Another limitation of our study is that our findings are based on data from one language only, raising questions about cross-linguistic and cultural generalization possibilities. Backchannel timing and frequency may vary significantly across languages and cultures (Sbranna et al., 2022; White, 1989). Comparative studies using casual speech corpora from other languages (e.g., Ernestus (2000) for Dutch, Ernestus et al. (2014) for Czech, or Torreira and Ernestus (2012) for Spanish) could offer valuable cross-linguistic insights into how and when backchannels are produced. In addition to cross-linguistic aspects, it is also important to investigate how backchanneling varies across different speaking styles. With the recent extension of the GRASS corpus, featuring the same speakers engaged in task-oriented dialogues with unfamiliar conversation partners (Berger et al., 2023), we plan to explore in future work how factors such as interaction context, speaker familiarity, and dialogue type influence backchanneling behavior. Finally, we plan to extend this research towards a model that can be implemented in human–robot interaction and tested in experiments with a large number of users participating in human–robot conversations.
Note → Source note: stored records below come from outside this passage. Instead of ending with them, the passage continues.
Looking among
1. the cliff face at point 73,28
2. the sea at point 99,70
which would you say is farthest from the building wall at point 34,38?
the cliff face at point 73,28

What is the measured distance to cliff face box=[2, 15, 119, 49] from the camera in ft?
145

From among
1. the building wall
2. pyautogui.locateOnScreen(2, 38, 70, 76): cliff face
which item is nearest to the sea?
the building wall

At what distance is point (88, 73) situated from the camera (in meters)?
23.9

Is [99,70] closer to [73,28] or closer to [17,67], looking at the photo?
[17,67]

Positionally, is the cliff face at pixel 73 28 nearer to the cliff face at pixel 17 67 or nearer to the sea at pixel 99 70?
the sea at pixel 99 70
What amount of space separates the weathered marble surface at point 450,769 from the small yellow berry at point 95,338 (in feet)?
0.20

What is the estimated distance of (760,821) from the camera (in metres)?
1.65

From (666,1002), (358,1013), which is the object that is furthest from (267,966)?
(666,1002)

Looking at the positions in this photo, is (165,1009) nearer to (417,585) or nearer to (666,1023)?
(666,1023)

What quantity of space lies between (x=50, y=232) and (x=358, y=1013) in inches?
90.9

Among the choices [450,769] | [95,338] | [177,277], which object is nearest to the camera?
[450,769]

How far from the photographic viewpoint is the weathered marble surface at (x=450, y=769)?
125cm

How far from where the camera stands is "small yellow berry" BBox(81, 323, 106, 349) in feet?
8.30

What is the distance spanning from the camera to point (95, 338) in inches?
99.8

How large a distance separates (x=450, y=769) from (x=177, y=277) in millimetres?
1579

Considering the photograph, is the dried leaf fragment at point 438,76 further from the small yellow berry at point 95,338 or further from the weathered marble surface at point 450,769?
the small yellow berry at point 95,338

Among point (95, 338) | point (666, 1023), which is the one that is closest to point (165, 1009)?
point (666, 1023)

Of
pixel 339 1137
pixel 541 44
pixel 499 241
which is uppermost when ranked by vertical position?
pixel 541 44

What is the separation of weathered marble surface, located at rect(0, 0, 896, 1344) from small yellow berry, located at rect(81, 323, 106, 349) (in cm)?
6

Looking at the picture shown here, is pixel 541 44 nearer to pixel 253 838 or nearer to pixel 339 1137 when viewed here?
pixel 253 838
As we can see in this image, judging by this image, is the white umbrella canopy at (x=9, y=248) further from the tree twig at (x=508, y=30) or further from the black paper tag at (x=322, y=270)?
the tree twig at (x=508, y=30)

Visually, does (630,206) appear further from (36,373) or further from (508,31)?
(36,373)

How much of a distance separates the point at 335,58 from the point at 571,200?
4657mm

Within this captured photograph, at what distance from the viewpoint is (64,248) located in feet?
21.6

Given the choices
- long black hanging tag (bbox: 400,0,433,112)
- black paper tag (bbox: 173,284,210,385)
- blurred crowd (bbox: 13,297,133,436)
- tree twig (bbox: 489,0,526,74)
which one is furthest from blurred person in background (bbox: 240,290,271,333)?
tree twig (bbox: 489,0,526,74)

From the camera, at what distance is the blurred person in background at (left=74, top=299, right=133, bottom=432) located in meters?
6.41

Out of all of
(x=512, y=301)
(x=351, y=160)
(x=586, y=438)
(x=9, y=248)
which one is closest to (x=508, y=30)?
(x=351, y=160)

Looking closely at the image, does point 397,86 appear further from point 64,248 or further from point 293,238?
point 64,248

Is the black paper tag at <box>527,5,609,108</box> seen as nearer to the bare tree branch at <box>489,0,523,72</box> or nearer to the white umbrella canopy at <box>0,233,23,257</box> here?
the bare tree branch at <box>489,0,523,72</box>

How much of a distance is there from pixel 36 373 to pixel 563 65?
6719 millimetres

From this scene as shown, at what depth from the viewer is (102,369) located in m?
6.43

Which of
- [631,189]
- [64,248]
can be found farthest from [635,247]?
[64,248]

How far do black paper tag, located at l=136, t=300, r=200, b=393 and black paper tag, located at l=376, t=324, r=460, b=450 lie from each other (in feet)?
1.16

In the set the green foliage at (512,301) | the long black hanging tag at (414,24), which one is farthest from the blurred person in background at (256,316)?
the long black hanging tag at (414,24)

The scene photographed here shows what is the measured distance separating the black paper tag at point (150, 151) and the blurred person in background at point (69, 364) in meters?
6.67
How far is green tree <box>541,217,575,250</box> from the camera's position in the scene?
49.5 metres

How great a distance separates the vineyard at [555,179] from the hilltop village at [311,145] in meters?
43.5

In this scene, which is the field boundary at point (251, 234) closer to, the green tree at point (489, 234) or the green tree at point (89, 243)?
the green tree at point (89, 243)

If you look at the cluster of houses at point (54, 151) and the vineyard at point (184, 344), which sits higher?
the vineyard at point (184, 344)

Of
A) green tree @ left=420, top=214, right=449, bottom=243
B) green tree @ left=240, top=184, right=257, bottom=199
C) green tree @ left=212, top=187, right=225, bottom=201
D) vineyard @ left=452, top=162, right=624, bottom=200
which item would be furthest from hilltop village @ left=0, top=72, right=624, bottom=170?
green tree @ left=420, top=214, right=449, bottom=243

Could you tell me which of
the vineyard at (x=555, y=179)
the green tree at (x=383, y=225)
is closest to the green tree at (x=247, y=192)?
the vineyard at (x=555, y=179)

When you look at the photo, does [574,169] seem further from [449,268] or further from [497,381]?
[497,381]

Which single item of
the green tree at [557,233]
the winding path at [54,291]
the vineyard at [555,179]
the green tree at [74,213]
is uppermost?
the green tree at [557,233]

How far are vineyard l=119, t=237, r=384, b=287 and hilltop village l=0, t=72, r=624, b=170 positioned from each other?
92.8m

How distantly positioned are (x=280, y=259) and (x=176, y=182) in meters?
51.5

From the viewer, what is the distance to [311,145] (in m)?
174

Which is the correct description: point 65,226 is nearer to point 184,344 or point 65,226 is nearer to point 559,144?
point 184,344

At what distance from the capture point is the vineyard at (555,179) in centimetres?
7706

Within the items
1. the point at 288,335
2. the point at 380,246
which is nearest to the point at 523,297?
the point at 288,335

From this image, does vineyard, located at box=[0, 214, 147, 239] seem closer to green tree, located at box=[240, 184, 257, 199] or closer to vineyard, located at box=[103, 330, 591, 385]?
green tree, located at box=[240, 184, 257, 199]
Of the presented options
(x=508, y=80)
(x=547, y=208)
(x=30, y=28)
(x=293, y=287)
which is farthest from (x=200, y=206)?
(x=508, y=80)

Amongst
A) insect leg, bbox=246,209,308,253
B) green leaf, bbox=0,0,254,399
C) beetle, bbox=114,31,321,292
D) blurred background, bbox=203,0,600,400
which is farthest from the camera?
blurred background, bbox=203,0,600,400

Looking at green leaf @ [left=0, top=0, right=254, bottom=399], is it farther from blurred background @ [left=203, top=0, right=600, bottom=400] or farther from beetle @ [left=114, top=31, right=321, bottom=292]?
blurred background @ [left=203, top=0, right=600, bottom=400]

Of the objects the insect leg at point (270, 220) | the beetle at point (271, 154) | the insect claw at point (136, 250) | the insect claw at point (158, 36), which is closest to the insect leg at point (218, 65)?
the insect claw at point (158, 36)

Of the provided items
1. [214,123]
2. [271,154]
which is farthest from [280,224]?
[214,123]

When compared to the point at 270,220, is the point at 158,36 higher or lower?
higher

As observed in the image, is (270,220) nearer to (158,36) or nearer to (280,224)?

For this stream of future research we can build on the groundwork established in the first author’s previous study on real-time backchannel prediction (Paierl et al., 2025).

7. Conclusions

This study presented the following key contributions to the analysis of backchanneling and conversational dynamics: By combining acoustic and prosodic features with turn-taking function annotations of the interlocutor, we demonstrated that backchannel behavior cannot be fully understood through acoustic analysis alone. Our findings showed that the turn-taking function of the preceding utterance—captured by its PCOMP label—plays a central role in both the occurrence and timing of backchannels. We further highlighted the value of using continuous, functionally grounded turn-taking annotations, in this case, the PCOMP tier of the GRASS corpus (Kelterer & Schuppler, 2025), for studying backchanneling behavior. Unlike previous approaches that focus on isolated events or pre-selected tokens, our methodology enables a systematic and data-driven investigation of all utterances, offering a more comprehensive view of how backchannels are distributed and timed in naturally unfolding conversations. These resources, developed and validated by the second and last author, are freely available for non-commercial research and provide a robust foundation for further work on conversational structure by speech scientists and technologists.12.
Moreover, by relying on spontaneous, unscripted face-to-face conversations, this study offers an important perspective to existing research on the occurrence and timing of backchannels and the prosody of the preceding speech, which has often focused on controlled or task-oriented settings (e.g., Hirschberg & Gravano, 2009). Spontaneous interactions exhibit a broader range of turn-taking strategies, more natural timing patterns, and more frequent backchannels, providing a fuller picture of how backchannels emerge and function in natural conversations. By using such conversational data and annotations, we not only provided robust statistical comparisons across functional categories, but also opened new ways for integrating turn-taking behavior into research that supports more natural human–computer dialogue.

Author Contributions

Conceptualization, all authors; methodology, all authors; software, M.P.; validation, B.S.; formal analysis, M.P. and B.S.; data curation, A.K. and B.S.; writing—original draft preparation, M.P. and A.K.; writing—review and editing, all authors; visualization, M.P. and A.K.; supervision, B.S.; project administration, B.S.; funding acquisition, B.S. All authors have read and agreed to the published version of the manuscript.

Funding

This research was funded in part by the Austrian Science Fund (FWF) [10.55776/P32700].

Informed Consent Statement

Informed consent was obtained from all subjects involved in the study.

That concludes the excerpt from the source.